Task prompt: These records contain pictures, which must be left out; copy exactly the lines from the one with "I love textiles in design." up to and including the one with "Postcard from Heaven: Harp".

Records supplied:
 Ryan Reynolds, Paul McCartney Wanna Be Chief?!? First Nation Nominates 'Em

* * *

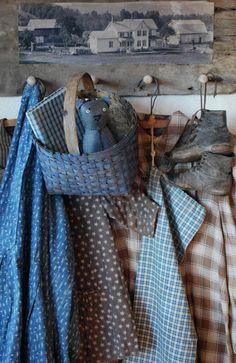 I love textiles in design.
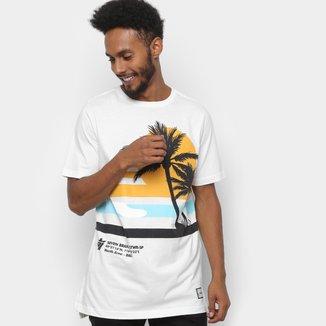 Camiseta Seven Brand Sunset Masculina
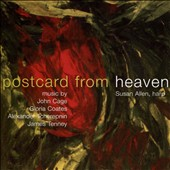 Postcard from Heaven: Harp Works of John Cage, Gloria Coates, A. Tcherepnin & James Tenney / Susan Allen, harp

* * *

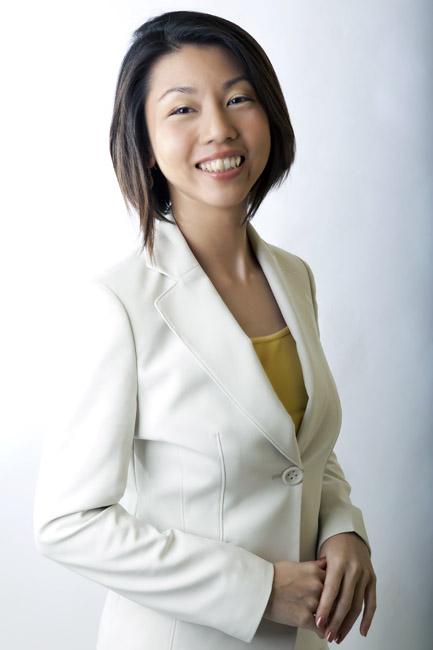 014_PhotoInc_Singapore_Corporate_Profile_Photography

Result for this exercise:
 I love textiles in design.
 Camiseta Seven Brand Sunset Masculina
 Postcard from Heaven: Harp Works of John Cage, Gloria Coates, A. Tcherepnin & James Tenney / Susan Allen, harp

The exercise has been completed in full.